Économie et Statistique n° 437 Employees over 50 and Information Technology - Impact of Thresholds of 10, 20, and 50 Employees on the Size of French Firms - Impact of Survey Method on Measurement of Mobility Behaviour
Impact of Survey Method on Measurement of Mobility Behaviour
Mobility surveys are essential both for understanding, analyzing, and modelling travel behaviour and for helping to define and assess transport policies implemented. Yet response rates to the “Household Travel Surveys” (Enquêtes Ménages Déplacements: EMDs) have been declining steadily. In recent years, data-collection methods have evolved in order to provide inputs for ever more complex models and incorporate new technologies (such as the Web and GPS) into survey protocols.
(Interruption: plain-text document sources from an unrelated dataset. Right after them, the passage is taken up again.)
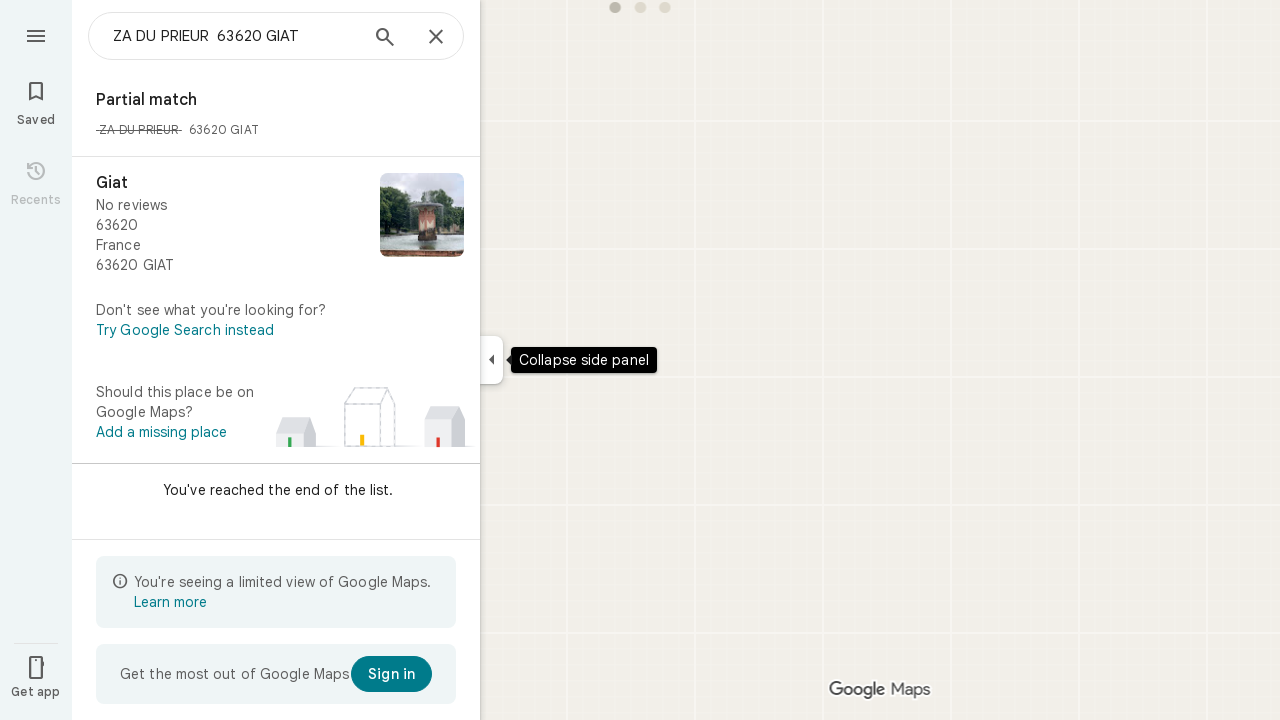

--- FILE ---
content_type: text/javascript; charset=UTF-8
request_url: https://www.google.fr/maps/_/js/k=maps.m.en.4xogKCpfdIo.2021.O/ck=maps.m.Gp9VUxplbyA.L.W.O/am=yAEAkBAAAQ/rt=j/d=1/exm=JxdeQb,LsiLPd,SuCOhe,a,b,b8h8i,cQ25Ub,ds,dw,dwi,en,enr,ep,jF2zFd,log,lp,mmm,mo,nrw,ob,owc,per,plm,pwd,sc,sc2,smi,smr,sp,std,stx,ti,uA7o6c,vcr,vd,vlg,vwr,wrc/ed=1/rs=ACT90oEC2IIk24_DwkK4_tsXDSN_iOky1A/m=pm?cb=M
body_size: 1791
content:
"use strict";_F_installCss(".Jz06af::after{border-style:solid;border-width:10px;content:\" \";-webkit-filter:drop-shadow(0 4px 10px rgba(60,64,67,0.28));filter:drop-shadow(0 4px 10px rgba(60,64,67,0.28));left:50%;margin-left:-10px;position:absolute}.eUgrUe::after{bottom:100%;border-color:transparent transparent var(--t5e3e1a7b68d9f779)}.FEuOJf::after{top:100%;border-color:var(--t5e3e1a7b68d9f779) transparent transparent}.kwaOrf{visibility:visible}.Smucib .k7jAl{background-color:var(--t5e3e1a7b68d9f779);border-radius:8px;overflow:hidden;-webkit-transform:none;transform:none;z-index:auto;border:0;box-shadow:0 1px 2px rgba(60,64,67,0.3),0 2px 6px 2px rgba(60,64,67,0.15)}.Smucib .e07Vkf{overflow:visible}sentinel{}");
this._=this._||{};(function(_){var window=this;
try{
_.gTb.prototype.ha=_.ba(431,function(a){this.V=arguments;this.H||this.U?this.N=!0:_.fTb(this)});_.ehe=function(a,b){a.flow===null&&(b.ef(a.Fs),a.flow=b);a.throttle.ha()};_.fhe=class{constructor(a,b,c){this.Fs=c;this.flow=null;this.throttle=new _.gTb(()=>{const d=this.flow;this.flow=null;a(d);d.done(c)},b)}};
}catch(e){_._DumpException(e)}
try{
_.Kd("pm");
var Zyg=function(a){const b=a.Sa().be().Ja()||new _.wu,c=a.Sa().be().UK(),d=!a.isEmpty()&&!a.we(),e=_.bO(a.Sa())||_.bO(a.background());var f=a.Sa().mb().response(),g=null;if(f!=null&&f.Da()&&_.b1a(_.aw())&&(f=_.x(f,_.Cv,2),_.E(f,_.SC,2))){f=_.UC(f);var h;if(h=_.TC(f)>0)h=_.JE(f,0),h=_.E(h,_.aA,41);h&&(g=_.JE(f,0),g=_.x(g,_.aA,41))}return{UK:c,Ja:b,loading:d,Zl:a.Sa().Tj().Zl(),IB:e,he:a.Sa().Tj().he(),qt:g}},$yg=class extends _.Kr{constructor(){super("PAC",[...arguments])}},azg=class extends _.Kr{constructor(){super("PBS",
[...arguments])}},bzg=class extends _.Kr{constructor(){super("PCF",[...arguments])}},czg=class extends _.Kr{constructor(){super("PCD",[...arguments])}},dzg=class extends _.Kr{constructor(){super("PEL",[...arguments])}},ezg=class extends _.Kr{constructor(){super("PHD",[])}},fzg=class extends _.Kr{constructor(){super("PJC",[...arguments])}},gzg=class extends _.Kr{constructor(){super("POF",[...arguments])}},hzg=class extends _.Kr{constructor(){super("PRF",[...arguments])}},izg=class extends _.Kr{constructor(){super("PPR",
[...arguments])}},jzg=class extends _.Kr{constructor(){super("PRSA",[...arguments])}},kzg=class extends _.Kr{constructor(){super("PSO",[...arguments])}};var lzg=class extends _.t{constructor(a){super(a)}};var mzg=function(a,b,c,{overflow:d,fB:e}={}){_.mL(b,9,a.rootElement,c,new _.ue(0,e),void 0,d)},qzg=class{constructor(a,b,c,d){this.rootElement=b;this.yg=c;this.N=d;this.Kl=this.Hh=this.H=null;this.isOpen=!1;this.Ha=a.Ha;this.U=_.sF()}open(a,b,c,d){this.TF(a,()=>{var e=this.N;const f=nzg.get(b);return f?_.OP(e,b,c,f):null},d)}Qoa(a,b,c){const d=()=>{const e=this.Ha.Za();return ozg(this.N,b,e)};this.TF(a,d,c);this.H||(this.H=this.Ha.listen(e=>{this.cq(a,d,e)}))}TF(a,b,c){if(!this.isOpen){this.isOpen=
!0;const d=this.U.get();d&&(a.Qia==="top"?_.G(d,1,1):a.Qia==="bottom"?_.G(d,1,2):_.pj(d,1),this.U.notify(c));this.Kl=a.Kl||this.Hh;this.cq(a,b,c);this.H&&(this.H.dispose(),this.H=null)}}cq(a,b,c){b=b(c)||pzg(this.N);_.LP(b,()=>{this.Gn(a);this.rootElement.style.display="block";this.rootElement.contains(document.activeElement)||(a.xEa?_.oK(this.rootElement):this.rootElement.focus())});this.yg.cq(c,b)}close(a){this.isOpen&&(this.isOpen=!1,this.rootElement.style.display="none",this.Kl&&(_.yp(this.Kl)?
this.Kl.focus():_.oK(this.Kl),this.Kl=null),this.Hh=null,this.yg.cq(a,pzg(this.N)),this.H&&(this.H.dispose(),this.H=null))}Gn(a={}){if(this.isOpen){a=a.position||{};var b=a.iX||8;if(a.PJ)_.p_b(a.PJ,this.rootElement,b);else{const c=a.mf||this.Hh;c&&c.isConnected&&(mzg(this,c,b,a),this.Hh=c)}}}};var ozg=function(a,b,c){switch(b){case _.wH.m8:return _.OP(a,b,Zyg(c),()=>new ezg)}return null},pzg=function(a){return new _.MP(_.wH.EMPTY,null,(b,c)=>{c(a.rb(_.wH.EMPTY,rzg),b)})},szg=class extends _.wKc{constructor(a,b,c){super(a,b,c,_.wH)}},rzg={rb:()=>new _.oKc},nzg=new Map([[_.wH.Csa,()=>new $yg],[_.wH.zPa,()=>new azg],[_.wH.XG,()=>new bzg],[_.wH.qE,()=>new czg],[_.wH.iua,()=>new dzg],[_.wH.m8,()=>new ezg],[_.wH.qQa,()=>new fzg],[_.wH.vxa,()=>new gzg],[_.wH.Txa,()=>new hzg],[_.wH.xRa,()=>new izg],
[_.wH.fya,()=>new jzg],["select-option",()=>new kzg]]);var tzg=class extends _.MO{constructor(a){super(_.KO({Bq:336,ag:16}));const b=new _.fhe(c=>{_.LO(this,_.KO({Bq:336,ag:16}),c)},500,"popup-pane-resize");a.H(c=>{_.ehe(b,c)})}};var vzg=function(a,b){uzg(a,b.context)},uzg=function(a,b){a.open("div","ejlDce");let c;c="Smucib oykxFd "+(_.aj(b,1)?"Jz06af ":"");switch(_.y(b,1)){case 1:c+="eUgrUe";break;case 2:c+="FEuOJf"}a.na("class",c);a.W();a.open("div","OhmiG");a.oa(wzg||(wzg=["class","kwaOrf"]));a.W();a.ad(d=>{d.close()});a.Ua()};vzg.Hb=_.Vp;var wzg;var xzg=class extends _.GK{constructor(a){super(a,_.mK(a.Ea,"popup",vzg),new lzg);this.N=_.w();this.N.listen(this.render,this)}render(a){const b=this.N.get();b&&(_.Nb(this.context,b),this.qb(a))}};var yzg=function(a,b){return a.N.slice(0,a.H).find(c=>c.Zh===b)||a.H>=2?!1:!0},zzg=function(a,b,c){a.V?c?b(c):b():a.U.push(b)},Azg=class{constructor(a,b,c,d){this.tc=a;this.actions=b;this.Ea=c;this.V=!1;this.N=[];this.H=0;this.U=[];for(b=0;b<2;b++){const e=_.tF(new lzg),f=new xzg({tb:a.tb,Ea:c});f.Cc((g,h)=>{a.Y3a.appendChild(g);var l=_.CPb("kwaOrf",f.element()),m=f.element();g=e;var n=new _.$O(this.tc.Bd,3,null),p=new tzg(this.tc.Vm);n=_.qKc(this.tc,this.Ea,n,l,p,h,{T2:!0,bQ:!0});p=this.tc;l=new szg({Cz:l,
...this.tc},this.actions,this.Ea);m=new qzg(p,m,n,l);m.U.Ia(g,h);this.N.push({controller:m,Zh:null});if(this.N.length===2){this.V=!0;for(const r of this.U)r(h);this.U=[]}},d);f.N.Ia(e,d)}}open(a,b,c,d){zzg(this,e=>{if(yzg(this,b)){var f=this.N[this.H++];f.Zh=b;f.controller.open(a,b,c,e)}},d)}Qoa(a,b,c){zzg(this,d=>{if(yzg(this,b)){var e=this.N[this.H++];e.Zh=b;e.controller.Qoa(a,b,d)}},c)}close(a){zzg(this,b=>{this.H<=0||(this.H--,this.N[this.H].controller.close(b))},a)}Gn(a={}){zzg(this,()=>{this.H<=
0||this.H>2||this.N[this.H-1].controller.Gn(a)})}};_.Jr("PM",function(a,b,c,d){_.Lr([_.VJ],b,(e,f)=>{[e]=e;f=new Azg(c,d,e,f);a(f)})});
_.Ld();
}catch(e){_._DumpException(e)}
}).call(this,this._);
// Google Inc.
In particular, the combination of different media has proved its worth as a cost-effective means of improving the quality of the data produced by raising the total response rate. However, while the fact of offering a choice of media has boosted the total response rate, data comparisons remain a difficult exercise. Respondents' socioeconomic characteristics vary with the survey method, and these differences may account for specific behaviours. In our article, we show that it is possible to distinguish between the effect of the survey method and the effect of socioeconomic differences observed between respondent samples. We can also quantify the survey method's impact on the measurement of reported mobility. We have borrowed the econometric model for this analysis from the field of qualitative variables. More specifically, we use a sample-selection model and estimate its parameters by means of the two-stage procedure developed by Heckman in the late 1970s. We illustrate our analysis with the results of the 2006 EMD survey conducted in Lyon face-to-face and online. Our goal is to quantify the impact of the survey method on the measurement of mobility behaviour for each respondent.